After prizes were paid out to customers, this left revenue of $31.51bn, down 14.9%.

HKJC paid out $19.63bn in betting and lottery duties, a 13.8% drop on FY2018-19, with a further $88m paid out through commingling contracts, and $774m allocated to the Lottery Fund, which provides funding to charitable causes in Hong Kong.

This left net revenue and commission of $11.02bn, though total revenue was increased by $3.91bn from other sources, and a $57m gain from the sale of properties, to $14.99bn.

Operating costs for the year increased marginally to $11.82bn, while $2.57bn was granted to the Hong Kong Jockey Club’s Charities Trust. In 2019-20 the Trust made $4.5bn in donations, including a $346m commitment to tackling the impact of Covid-19.

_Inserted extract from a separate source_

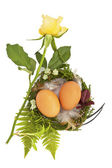 Easter nest with two eggs and feathers — Stock Photo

This left HKJC with a $595m operating surplus (profit), down 35.0%. After interest on customer deposits, plus losses from investments and financial costs, as well as a share of joint venture profits, the operator’s pre-tax profit amounted to $599m. After $454m in income tax, this left the business with a net profit of $145m, down from $2.08bn in FY2018-19.

“I believe we have every reason to be proud of the Club,” HKJC chair Philip Chen said of the operator’s performance.

“We maintained our core racing, wagering and membership operations. We kept our customers, members, employees and licensed personnel safe and protected. Above all, we stayed true to our purpose.

“In short, we did what was right for the Club and what was best for Hong Kong.”

However, HKJC admitted that it faces an “extremely challenging” future, which has already seen the funding donations to its Charities Trust decline year-on-year. Nevertheless, it will continue to invest in strategic projects, such as the development of the Conghua Racecourse, and redevelopment of stables at its Sha Tin track.

Its online offering will be overhauled, with a new customer information and wagering system currently being built, while it aims to spur further growth through new commingling contacts and simulcasting deals.

“Ultimately everything comes back to the Club’s purpose – the betterment of our society – which must, and will, remain the same,” Chen added. “We will continue to enhance our much-admired position by doing the right things and doing them right. We will strive hard to improve our business results so that we can maintain our charity donations.”